As I looked at her examples I noticed that all of them related to communication. From talking to a group of donors to visiting program participants, most of this work is in displaying and packaging the leader and therefore the organization. Political campaigns are similar and they are experts in kissing babies!

Finally on this point, if communication is one of the central foundations of nonprofit leadership, then why is so little time dedicated to it. I am not talking about the marketing of nonprofits (which a great deal of time is spent on) but I am talking about the communication coming from its leaders. Academia and other nonprofit training mostly miss this important area. If nonprofit leadership is similar to a political campaign as my colleague suggests then maybe more resources should be devoted to how leaders communicate.

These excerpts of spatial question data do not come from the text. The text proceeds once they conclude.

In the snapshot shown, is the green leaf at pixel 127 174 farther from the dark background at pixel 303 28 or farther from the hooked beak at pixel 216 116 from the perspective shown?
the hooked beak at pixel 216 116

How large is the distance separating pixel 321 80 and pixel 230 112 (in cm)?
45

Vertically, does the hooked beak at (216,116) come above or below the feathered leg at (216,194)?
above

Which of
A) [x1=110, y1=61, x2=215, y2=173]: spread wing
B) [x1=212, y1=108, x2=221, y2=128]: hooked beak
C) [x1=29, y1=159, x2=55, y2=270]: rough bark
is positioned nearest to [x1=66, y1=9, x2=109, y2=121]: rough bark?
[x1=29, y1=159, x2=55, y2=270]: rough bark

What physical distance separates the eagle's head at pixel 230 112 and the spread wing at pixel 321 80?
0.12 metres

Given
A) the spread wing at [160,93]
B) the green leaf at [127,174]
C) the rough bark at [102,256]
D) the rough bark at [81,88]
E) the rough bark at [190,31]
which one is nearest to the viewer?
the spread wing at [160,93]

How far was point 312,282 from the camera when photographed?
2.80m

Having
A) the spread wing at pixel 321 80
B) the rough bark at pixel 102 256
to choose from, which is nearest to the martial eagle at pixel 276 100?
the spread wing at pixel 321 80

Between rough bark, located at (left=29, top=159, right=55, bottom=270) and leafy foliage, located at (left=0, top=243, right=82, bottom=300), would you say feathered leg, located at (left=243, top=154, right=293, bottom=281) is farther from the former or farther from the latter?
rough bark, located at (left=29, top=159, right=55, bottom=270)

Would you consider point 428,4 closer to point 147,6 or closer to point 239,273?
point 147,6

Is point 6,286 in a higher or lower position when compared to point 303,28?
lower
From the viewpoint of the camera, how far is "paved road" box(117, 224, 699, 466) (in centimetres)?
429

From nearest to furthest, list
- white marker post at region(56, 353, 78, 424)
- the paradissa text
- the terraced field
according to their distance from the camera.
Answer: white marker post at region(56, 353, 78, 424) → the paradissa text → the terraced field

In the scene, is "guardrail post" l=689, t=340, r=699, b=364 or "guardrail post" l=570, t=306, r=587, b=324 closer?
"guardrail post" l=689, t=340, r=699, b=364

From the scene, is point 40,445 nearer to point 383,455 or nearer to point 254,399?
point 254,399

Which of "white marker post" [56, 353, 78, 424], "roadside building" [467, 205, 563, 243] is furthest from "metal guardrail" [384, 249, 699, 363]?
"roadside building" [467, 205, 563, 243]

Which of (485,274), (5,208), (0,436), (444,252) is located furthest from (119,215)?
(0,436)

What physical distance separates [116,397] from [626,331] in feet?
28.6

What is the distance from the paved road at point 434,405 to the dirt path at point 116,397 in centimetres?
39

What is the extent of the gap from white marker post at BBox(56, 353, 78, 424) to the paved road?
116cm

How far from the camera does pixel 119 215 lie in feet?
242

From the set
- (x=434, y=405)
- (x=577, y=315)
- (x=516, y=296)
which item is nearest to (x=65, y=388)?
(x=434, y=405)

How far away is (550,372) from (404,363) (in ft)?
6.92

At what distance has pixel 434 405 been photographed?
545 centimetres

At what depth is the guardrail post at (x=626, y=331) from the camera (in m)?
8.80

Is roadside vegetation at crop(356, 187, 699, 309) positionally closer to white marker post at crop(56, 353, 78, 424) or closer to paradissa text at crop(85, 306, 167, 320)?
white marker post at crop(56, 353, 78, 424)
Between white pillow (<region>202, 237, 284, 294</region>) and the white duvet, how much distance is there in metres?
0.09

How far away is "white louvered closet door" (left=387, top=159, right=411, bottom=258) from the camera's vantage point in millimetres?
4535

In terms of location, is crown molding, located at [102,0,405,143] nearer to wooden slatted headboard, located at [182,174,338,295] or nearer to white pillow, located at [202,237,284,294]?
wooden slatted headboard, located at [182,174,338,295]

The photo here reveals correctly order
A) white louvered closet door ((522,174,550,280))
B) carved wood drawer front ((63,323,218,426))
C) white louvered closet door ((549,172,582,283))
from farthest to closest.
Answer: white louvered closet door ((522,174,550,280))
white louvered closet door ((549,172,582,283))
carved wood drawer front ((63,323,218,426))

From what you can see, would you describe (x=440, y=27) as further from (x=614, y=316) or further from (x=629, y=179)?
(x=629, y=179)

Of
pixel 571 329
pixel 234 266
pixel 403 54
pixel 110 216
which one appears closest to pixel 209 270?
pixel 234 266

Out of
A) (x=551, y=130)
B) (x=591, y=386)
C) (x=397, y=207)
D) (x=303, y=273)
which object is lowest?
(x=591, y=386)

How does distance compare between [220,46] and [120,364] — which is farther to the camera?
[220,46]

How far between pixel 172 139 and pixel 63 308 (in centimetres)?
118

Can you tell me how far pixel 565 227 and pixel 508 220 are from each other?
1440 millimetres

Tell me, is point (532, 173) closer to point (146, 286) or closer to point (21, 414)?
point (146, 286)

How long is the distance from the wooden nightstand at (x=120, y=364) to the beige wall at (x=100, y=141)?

Thursday, September 18, 2008


Welcome to Couch Cushion Change. This blog is intended to give you up-to-date resources and information in non-profit executive leadership. In addition, we may post our musings on the sector and issues facing our leadership and boards.

If you have ideas or issues that you would like to see discussed or commented on, please do not hesitate to e-mail John at jbrothers@supportcenteronline.org.

Until then, here is the latest couch cushion find...happy digging:

  • The Robert Wood Johnson Foundation Health Policy Fellows program provides the nation's most comprehensive experience at the nexus of health science, policy and politics in Washington D.C. The fellowship is an outstanding opportunity for exceptional midcareer health professionals and behavioral and social scientists with an interest in health and health care policy. Fellows experience and participate in the policy process at the federal level and use that leadership experience to improve health, health care and health policy.